In the “C: \ Windows \ MPK” directory, log files were found that contained information about the software installation and configuration parameters: mpk_em_log.txt and * .dat. As a result of the analysis, the details of the installation and operation of MPK were obtained:

• The installer was a PE object - mpk_emni_mpk.exe. The main components required for installation were located in the C: \ Users \ Serv \ Desktop \ 1 \ 6 \ * directory.
  
  
• In the case of the internal Windows firewall, special rules were created for it:
  
  
  
  
• Assistant accounts and AWS \ Serv have been assigned directories with the names "1" and "2". These hidden directories located in C: \ ProgramData contained captured data.

Following the investigation, the customer was issued the following recommendations:

1. Perezalit operating system on the workstation.
2. Change passwords from all accounts used on this workstation.
3. In case the Service-Desk service connected to this workstation and entered its credentials there, it was recommended to change the passwords from them.
4. Deny the white IP address and direct Internet access for this workstation.

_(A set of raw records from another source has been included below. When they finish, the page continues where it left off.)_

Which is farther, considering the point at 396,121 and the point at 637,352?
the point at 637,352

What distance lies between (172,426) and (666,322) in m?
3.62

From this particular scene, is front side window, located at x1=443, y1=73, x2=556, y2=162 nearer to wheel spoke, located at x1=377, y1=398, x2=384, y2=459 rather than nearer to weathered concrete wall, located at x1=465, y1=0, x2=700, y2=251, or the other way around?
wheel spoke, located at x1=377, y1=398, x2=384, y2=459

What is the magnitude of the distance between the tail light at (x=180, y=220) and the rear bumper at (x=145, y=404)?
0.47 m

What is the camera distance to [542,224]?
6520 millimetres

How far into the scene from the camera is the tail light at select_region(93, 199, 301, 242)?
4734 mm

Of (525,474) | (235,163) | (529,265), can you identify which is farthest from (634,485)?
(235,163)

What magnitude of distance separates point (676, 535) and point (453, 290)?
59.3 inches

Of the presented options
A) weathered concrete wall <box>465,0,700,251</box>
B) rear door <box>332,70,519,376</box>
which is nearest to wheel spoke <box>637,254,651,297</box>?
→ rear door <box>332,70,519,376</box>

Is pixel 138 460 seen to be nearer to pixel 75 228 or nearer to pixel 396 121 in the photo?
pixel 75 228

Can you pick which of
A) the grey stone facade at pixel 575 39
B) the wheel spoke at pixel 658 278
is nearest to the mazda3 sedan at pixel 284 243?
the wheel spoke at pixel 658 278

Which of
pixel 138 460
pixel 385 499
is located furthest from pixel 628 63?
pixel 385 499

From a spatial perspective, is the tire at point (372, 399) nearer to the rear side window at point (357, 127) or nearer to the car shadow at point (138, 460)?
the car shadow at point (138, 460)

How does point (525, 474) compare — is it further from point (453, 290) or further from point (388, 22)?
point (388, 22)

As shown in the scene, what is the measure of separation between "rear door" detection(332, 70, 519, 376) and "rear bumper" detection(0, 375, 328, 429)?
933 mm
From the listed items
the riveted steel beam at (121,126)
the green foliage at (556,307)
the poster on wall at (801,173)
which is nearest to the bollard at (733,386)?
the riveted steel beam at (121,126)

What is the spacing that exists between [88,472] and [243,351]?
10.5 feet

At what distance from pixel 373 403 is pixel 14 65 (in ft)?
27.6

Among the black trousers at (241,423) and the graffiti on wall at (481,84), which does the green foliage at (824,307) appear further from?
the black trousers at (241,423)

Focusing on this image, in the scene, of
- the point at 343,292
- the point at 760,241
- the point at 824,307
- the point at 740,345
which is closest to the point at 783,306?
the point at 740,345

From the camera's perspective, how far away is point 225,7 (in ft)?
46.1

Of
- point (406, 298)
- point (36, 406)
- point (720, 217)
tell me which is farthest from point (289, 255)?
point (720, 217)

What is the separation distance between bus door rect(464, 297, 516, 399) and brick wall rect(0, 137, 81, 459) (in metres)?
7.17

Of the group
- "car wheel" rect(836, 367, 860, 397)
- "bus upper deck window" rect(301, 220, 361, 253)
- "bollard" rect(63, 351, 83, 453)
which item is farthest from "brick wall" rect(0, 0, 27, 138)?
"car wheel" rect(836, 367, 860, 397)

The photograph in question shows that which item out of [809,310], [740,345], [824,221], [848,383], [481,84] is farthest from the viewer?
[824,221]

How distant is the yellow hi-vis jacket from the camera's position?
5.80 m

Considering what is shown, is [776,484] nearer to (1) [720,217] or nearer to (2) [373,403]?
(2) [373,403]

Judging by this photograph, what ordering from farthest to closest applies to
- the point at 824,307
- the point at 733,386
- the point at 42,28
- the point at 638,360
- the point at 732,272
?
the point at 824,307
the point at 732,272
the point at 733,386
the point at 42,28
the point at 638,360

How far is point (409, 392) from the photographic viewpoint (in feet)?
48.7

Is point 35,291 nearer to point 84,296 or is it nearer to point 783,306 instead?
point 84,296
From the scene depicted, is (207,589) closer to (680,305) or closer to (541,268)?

If the presence of a white IP address is a production necessity, then use increased security requirements for any remote connections to it:
   
   
   • Passwords increased resistance;
   • Frequent change of passwords;
   • Hard limitation of IP addresses from which any incoming connections are possible;
   • Monitoring the status of antiviral drugs;
   • Isolation of a workstation in a separate segment without access to the company's internal resources or with strict restriction of such access to specific resources.
5. Check the entire infrastructure of the company for the presence of such spyware, remote administration tools, other unauthorized software.
6. Monitor critical workstations and servers in the following areas:
   
   
   • network activity to known dangerous and harmful resources (in real time);
   • privileged account activity;
   • running processes;
   • changes to system directories and critical registry branches;
   • use of remote control systems;
   • viral activity;
   • malicious mailings to users;
   • anomalies in connection profiles to critical servers and workstations;
   • misuse of service accounts.

As you can see, there are not always cases of compromise of the machine and long-term presence of malware on it lead to hacking of the client's infrastructure. Sometimes intruders have their down-to-earth targets, and infected hosts are used only as a means to achieve them. But potentially everything could have ended much worse - the amount of “sensitive” information among the employees of such a link is usually large, and its leakage can cause serious damage.

In this article I covered only three of the many cases that we see in the JSOC. Incidents happen daily, mostly routine, but there are also interesting specimens. Considering their number, I think the second series of interesting cases from the life of Solar JSOC will be released soon.